研究の結果、12歳時点での近視の発症数は後者の「屋外活動が短く、近くを見て行う作業が長かったグループ」がその逆のグループに比べ16倍も多く、17歳時点でも5倍多いという結果でした。
「屋外にいる時間が1日2時間以上」で近視になるリスクが下がることもわかりました。また、たとえ2時間以内でも屋外で過ごすことは効果があると言われています。
これらをふまえて、シンガポールでは2001年から政策として屋外活動キャンペーンを実施。その結果、小学生の近視が低下、近視進行の予防にも成功しました。台湾では120分以上の屋外活動プログラムを2010年から実施し、5年間で小学生の近視が45~50%まで減っています。
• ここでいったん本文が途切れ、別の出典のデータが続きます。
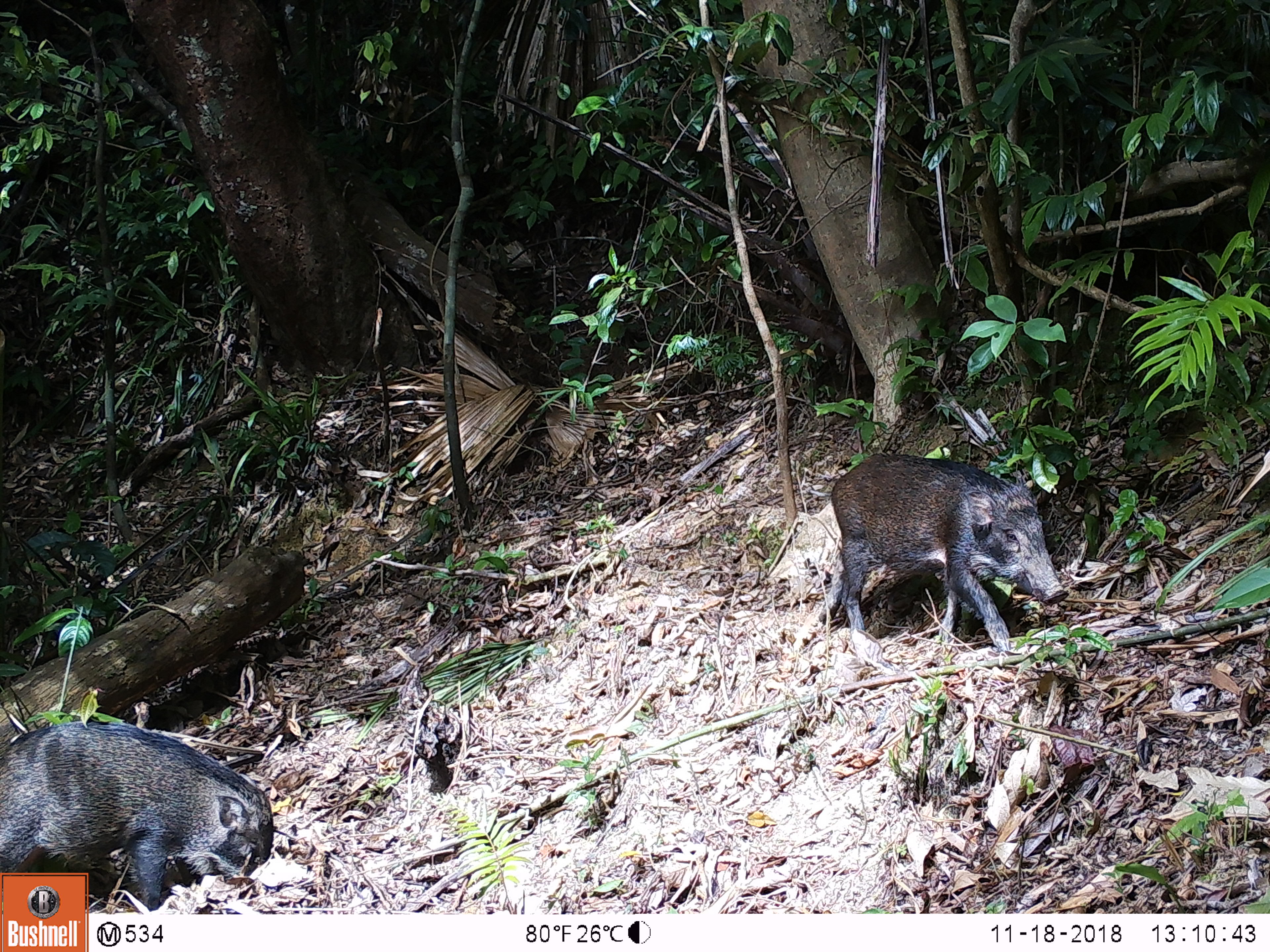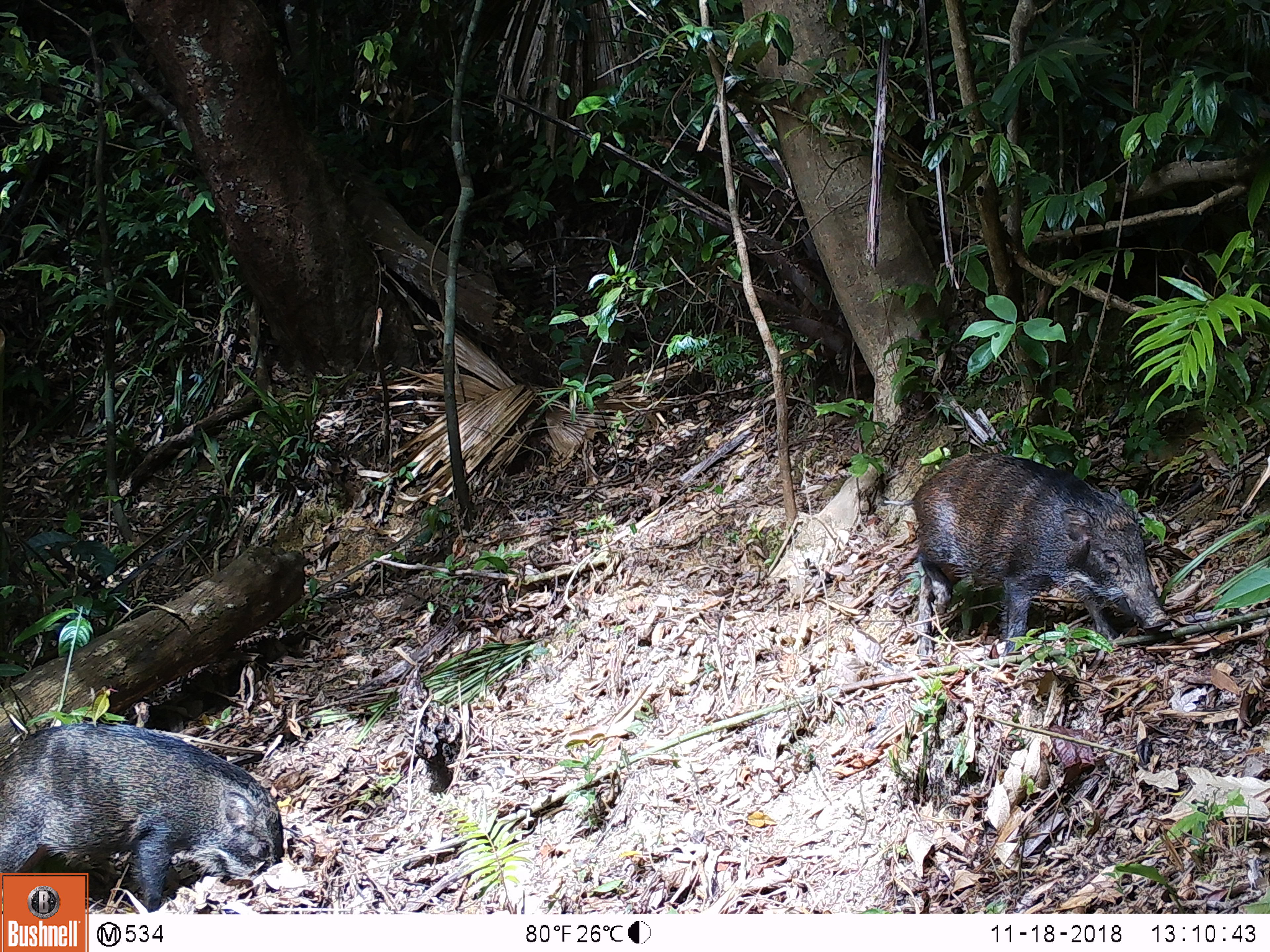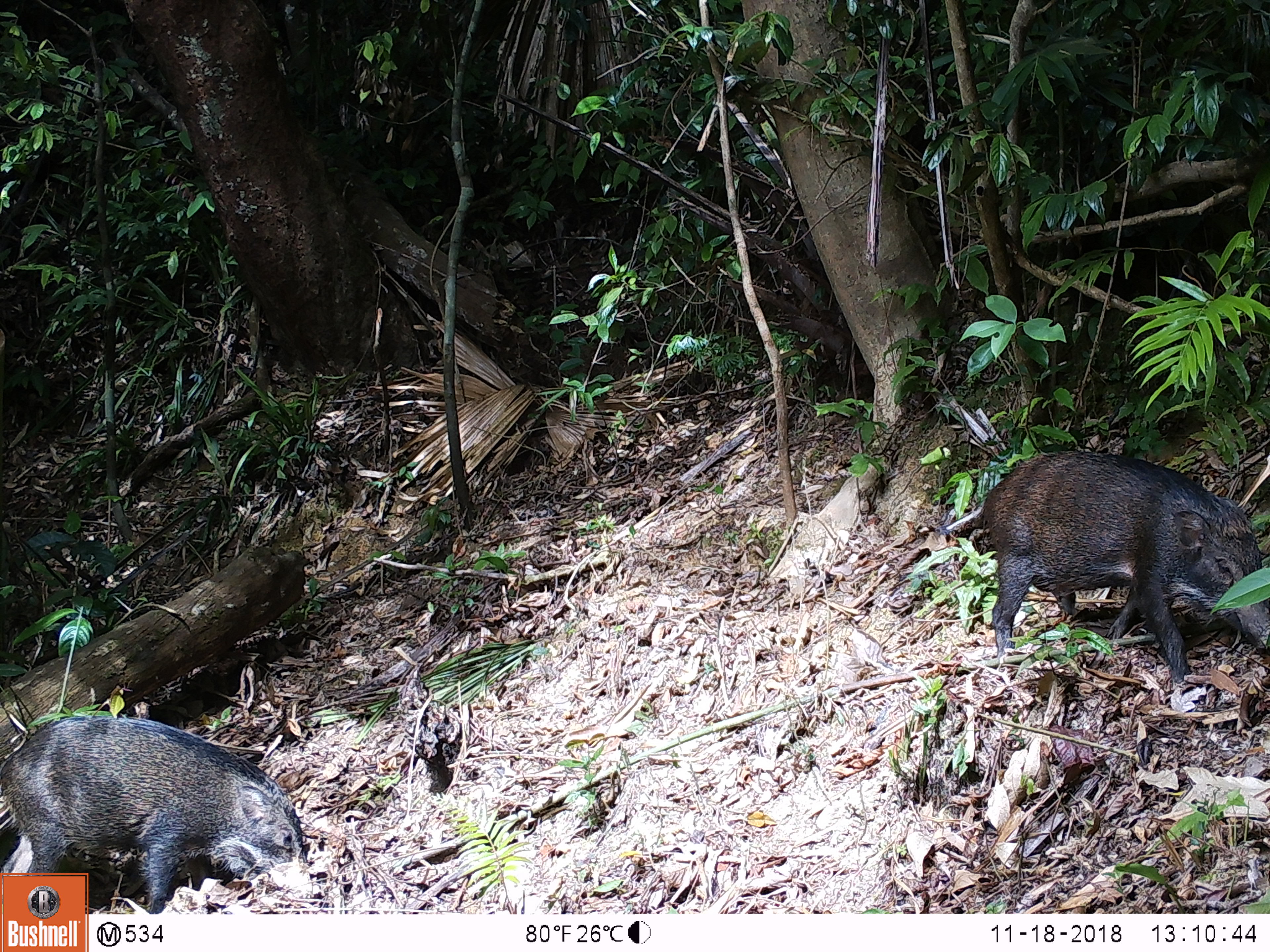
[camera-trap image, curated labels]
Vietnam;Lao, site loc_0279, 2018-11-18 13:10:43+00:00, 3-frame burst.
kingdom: Animalia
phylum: Chordata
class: Mammalia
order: Artiodactyla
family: Suidae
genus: Sus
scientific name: Sus scrofa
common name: eurasian wild pig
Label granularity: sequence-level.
Q 屋外活動が眼にいい効果をもたらす理由は何ですか?
目の網膜の中にある神経伝達物質といわれているドーパミンは、日光の刺激によって多く作られるようになります。そしてこのドーパミンという物質が目の眼軸が伸びることを抑えるのではないかといわれています。
スマホやタブレットは「30センチ以上、離して見る」
Q 日本でも子どもの屋外活動を促す動きがあるのでしょうか?
日本眼科医会では、1日2時間程度の屋外活動を推奨してきました。学校関係者などへも啓発を行っており、取り組みに力を入れている小学校や幼稚園などは増えています。屋外活動と言っても炎天下で過ごす必要はありません。外にいるだけでOKです。近視進行予防の効果を得るための照度は、1000~3000ルクスで、これは校舎の陰や木陰にいるだけで十分な明るさです。帽子やサングラスを使用しても効果はあります。